Сигиз Бретон, скорее всего, руководствовался не только имиджем, когда попросил сына одолжить телохранителя. С цепным псом не пытаются завести беседу, обсудить последние новости, ему не выражают беспокойство по поводу поведения молодого лорда. У него не просят совет, в конце концов. Намёками, полутонами – и всё же, совет.
Давно Лайэт не чувствовал подобного диссонанса. Казалось, он уже решил для себя, какую сторону будет поддерживать. Что будет делать. Как вести. А потом случается что-то такое, и… Нет, Иру об этом знать не следует. Начнёт обижаться, думать, что его хотят предать, что старый пёс готов стелиться и вилять хвостом перед более сильным и влиятельным «хозяином». Ирия избалованный себялюбивый ребёнок, каким бы чистеньким он ни пытался казаться. Такие детишки весьма ревнивы и склонны к собственничеству. И ведь не объяснить ему ни сейчас, ни в ближайшее время, что Лайэт – не бездушная вещь, не безвольная кукла. А намекни, что у «телохранителя» есть и своя голова на плечах, так совсем из себя выйти может.
Как же с этими детьми бывает сложно. Только не уйти уже, хлопнув на прощанье дверью – так бы себя повёл как раз мальчишка, не умеющий владеть собой. Так бы повёл себя и Лайэт лет пять назад, до знакомства с Железной Леди. Если Джифф бралась за что-то, то всегда доводила до конца. Стиснув зубы, не высыпаясь несколько суток подряд, проливая кровь и ломая кости. Не жалея себя – ни тело, ни дух. И пусть пахнет это всё лицемерием – ведь сам хотел рвать когти из Столицы, потому что надоело всё и выть хотелось! – пусть кажется непосильной ношей, но… кто тогда? Как тогда? Джифф хотела, пыталась… чем он хуже неё? Нет, не так. В память о ней – вот как. Сделать всё возможное.
Не о таком ли слове, данном самому себе, говорил Ирия?
– Использовать дальше проходчиков чрезвычайно опасно! – продолжал настаивать лорд с весьма противным высоким голосом. – Посмотрите, чем это всё обернулось! Если бы им удалось?!
– Это дезертиры, – кашлянул самый, казалось, древний из находящихся здесь. – И несовершенные ранние партии, у которых отсутствует протокол подчинения. Вам не кажется, лорд Картэ, что во всём виноваты Каратели, которые не уследили за беглецами? А всё потому, что проходчиков стали использовать вместо армии. Разумеется, они прочувствовали свободу в полной мере.

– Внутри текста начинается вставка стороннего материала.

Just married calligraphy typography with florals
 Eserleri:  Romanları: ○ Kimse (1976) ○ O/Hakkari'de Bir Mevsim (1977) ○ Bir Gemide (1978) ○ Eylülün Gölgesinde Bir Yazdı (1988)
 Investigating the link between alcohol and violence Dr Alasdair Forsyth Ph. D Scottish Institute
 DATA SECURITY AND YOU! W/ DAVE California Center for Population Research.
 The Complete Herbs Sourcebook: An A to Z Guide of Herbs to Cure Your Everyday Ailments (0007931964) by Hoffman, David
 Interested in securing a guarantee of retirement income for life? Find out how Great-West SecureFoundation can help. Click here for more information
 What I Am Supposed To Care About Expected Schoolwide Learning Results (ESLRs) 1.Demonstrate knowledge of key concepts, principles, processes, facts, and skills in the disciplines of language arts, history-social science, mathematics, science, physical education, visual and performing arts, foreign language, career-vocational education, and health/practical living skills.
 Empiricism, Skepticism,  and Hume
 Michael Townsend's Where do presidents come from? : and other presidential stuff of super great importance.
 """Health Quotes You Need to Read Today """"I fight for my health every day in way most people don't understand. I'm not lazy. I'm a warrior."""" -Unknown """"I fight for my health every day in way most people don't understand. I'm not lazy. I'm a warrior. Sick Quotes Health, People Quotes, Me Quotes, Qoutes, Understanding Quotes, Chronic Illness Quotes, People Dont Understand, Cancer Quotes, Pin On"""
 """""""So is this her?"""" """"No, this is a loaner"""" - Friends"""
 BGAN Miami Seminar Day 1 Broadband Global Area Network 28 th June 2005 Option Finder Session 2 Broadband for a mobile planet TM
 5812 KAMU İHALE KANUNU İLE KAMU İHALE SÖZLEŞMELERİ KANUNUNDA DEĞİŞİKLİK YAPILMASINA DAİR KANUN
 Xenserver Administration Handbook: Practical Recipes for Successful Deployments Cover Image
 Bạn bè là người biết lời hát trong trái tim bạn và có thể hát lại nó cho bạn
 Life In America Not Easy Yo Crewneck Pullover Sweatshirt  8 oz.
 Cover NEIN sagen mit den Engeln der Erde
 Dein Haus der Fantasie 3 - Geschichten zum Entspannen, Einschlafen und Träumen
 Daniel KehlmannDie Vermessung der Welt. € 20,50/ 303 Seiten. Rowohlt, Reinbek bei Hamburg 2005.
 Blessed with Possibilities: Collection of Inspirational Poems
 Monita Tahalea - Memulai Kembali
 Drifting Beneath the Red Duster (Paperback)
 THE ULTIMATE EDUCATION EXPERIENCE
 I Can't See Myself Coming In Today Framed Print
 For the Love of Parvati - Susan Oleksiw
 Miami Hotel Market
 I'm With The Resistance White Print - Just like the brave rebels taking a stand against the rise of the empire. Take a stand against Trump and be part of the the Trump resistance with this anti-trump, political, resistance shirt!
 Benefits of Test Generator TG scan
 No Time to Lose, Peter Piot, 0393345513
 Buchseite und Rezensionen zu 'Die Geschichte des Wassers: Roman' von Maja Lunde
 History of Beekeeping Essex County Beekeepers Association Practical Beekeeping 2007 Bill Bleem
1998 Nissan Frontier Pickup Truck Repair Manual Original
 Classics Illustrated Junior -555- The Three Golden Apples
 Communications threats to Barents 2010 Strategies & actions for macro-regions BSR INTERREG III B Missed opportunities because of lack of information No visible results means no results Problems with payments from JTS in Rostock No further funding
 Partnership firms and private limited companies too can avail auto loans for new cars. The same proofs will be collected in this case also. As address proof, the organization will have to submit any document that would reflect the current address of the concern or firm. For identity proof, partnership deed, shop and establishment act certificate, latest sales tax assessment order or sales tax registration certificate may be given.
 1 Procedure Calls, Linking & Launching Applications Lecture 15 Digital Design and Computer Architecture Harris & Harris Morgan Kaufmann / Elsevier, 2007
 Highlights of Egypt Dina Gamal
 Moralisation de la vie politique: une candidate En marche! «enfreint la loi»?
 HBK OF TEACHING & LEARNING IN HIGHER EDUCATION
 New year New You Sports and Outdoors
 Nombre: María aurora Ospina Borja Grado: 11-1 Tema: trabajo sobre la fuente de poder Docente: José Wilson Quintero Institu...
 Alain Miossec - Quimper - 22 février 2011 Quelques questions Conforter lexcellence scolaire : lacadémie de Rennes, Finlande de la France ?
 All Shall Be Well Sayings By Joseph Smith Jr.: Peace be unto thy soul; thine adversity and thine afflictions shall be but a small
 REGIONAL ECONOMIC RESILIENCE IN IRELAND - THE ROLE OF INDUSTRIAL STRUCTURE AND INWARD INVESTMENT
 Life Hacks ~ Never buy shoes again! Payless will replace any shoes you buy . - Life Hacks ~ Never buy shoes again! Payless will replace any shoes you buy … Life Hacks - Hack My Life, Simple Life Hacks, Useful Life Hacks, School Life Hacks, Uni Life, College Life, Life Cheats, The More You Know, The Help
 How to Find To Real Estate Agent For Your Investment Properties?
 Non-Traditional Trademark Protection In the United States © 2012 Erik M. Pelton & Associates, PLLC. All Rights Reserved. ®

– Слишком дорогая замена выходит, – задумчиво постучал пальцами подлокотнику кресла щеголеватый парень. – Не практичная. Да и… из-за дурной привычки всюду прикрываться золотоглазыми, они сумели так разрастись и стать чуть ли не основной боевой единицей Дженто.
– Помнится мне, – усмехнулся Древний и одарил Визгуна победным взглядом, – вы всеми силами поддерживали де Шати и его желание отделиться от Канцелярии вовсе.
– Проблема в том, – заёрзал на месте Красавчик, – что взять под контроль проходчиков сейчас нет возможности. У них нет Вожака, перед которым они будут пресмыкаться.
– Придётся проводит сборы и организовывать поединки, – поджала губы какая-то леди. Единственная во всём Совете.
– Это слишком долго, – недовольно дёрнул головой Красавчик. – Вы представляете, сколько времени это займёт?
– Зато неплохо проредит их, – вскрикнул Визгун.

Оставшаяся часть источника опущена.